Take each line from the entries that holds "Микрофон" and copy it out.

[Material supplied]:
===============
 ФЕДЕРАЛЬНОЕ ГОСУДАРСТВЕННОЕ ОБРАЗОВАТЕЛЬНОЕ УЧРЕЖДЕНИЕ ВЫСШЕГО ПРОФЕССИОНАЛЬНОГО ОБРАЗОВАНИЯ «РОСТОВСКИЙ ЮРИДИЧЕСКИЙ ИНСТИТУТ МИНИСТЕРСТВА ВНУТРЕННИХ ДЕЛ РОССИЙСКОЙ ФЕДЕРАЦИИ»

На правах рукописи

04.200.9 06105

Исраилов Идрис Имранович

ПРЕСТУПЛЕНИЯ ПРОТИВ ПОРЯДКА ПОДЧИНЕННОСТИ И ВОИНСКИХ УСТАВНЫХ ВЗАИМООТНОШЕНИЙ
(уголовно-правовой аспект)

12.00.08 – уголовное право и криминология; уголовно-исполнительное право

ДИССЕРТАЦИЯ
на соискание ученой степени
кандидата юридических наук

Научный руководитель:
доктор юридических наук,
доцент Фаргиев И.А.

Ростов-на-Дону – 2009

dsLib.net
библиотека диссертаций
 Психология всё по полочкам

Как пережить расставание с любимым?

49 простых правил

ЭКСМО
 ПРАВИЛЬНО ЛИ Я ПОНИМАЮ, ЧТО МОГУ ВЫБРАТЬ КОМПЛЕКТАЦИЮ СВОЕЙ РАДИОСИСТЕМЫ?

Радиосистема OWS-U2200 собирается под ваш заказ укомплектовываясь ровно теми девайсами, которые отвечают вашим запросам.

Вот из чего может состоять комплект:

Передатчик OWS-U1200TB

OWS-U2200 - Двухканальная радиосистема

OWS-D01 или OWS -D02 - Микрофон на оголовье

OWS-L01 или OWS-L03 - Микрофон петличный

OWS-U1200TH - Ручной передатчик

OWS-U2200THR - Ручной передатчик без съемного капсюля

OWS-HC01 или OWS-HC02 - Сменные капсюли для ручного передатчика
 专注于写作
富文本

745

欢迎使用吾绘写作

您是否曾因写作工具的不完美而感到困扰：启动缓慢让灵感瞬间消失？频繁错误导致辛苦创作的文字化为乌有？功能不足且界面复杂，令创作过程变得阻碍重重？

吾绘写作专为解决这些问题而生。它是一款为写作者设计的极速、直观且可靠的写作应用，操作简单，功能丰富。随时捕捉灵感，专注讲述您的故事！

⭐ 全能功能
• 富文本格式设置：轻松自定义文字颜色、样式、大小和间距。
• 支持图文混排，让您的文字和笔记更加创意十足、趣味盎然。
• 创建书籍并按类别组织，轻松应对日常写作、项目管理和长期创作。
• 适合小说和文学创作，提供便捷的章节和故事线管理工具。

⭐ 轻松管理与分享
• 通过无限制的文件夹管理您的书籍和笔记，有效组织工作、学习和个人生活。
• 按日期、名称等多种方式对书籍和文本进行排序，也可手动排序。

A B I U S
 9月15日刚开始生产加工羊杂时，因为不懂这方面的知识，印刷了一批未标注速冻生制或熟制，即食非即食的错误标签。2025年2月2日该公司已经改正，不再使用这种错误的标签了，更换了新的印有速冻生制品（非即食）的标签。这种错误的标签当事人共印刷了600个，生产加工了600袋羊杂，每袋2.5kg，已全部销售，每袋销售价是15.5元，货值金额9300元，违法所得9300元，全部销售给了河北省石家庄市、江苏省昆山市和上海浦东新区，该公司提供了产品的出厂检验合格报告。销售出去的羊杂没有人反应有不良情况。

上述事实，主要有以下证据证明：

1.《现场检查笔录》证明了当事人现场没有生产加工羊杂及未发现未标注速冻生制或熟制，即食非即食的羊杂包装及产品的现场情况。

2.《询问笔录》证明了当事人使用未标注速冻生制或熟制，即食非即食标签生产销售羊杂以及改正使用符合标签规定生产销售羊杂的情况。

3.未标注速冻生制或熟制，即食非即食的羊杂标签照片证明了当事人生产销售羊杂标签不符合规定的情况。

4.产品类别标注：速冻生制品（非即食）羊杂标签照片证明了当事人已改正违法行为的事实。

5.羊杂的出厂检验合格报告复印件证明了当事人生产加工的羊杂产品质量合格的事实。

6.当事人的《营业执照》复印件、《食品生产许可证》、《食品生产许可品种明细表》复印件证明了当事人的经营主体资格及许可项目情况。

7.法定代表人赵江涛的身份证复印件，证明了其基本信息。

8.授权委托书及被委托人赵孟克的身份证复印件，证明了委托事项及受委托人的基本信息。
===============
[Result of this task]:
OWS-D01 или OWS -D02 - Микрофон на оголовье
OWS-L01 или OWS-L03 - Микрофон петличный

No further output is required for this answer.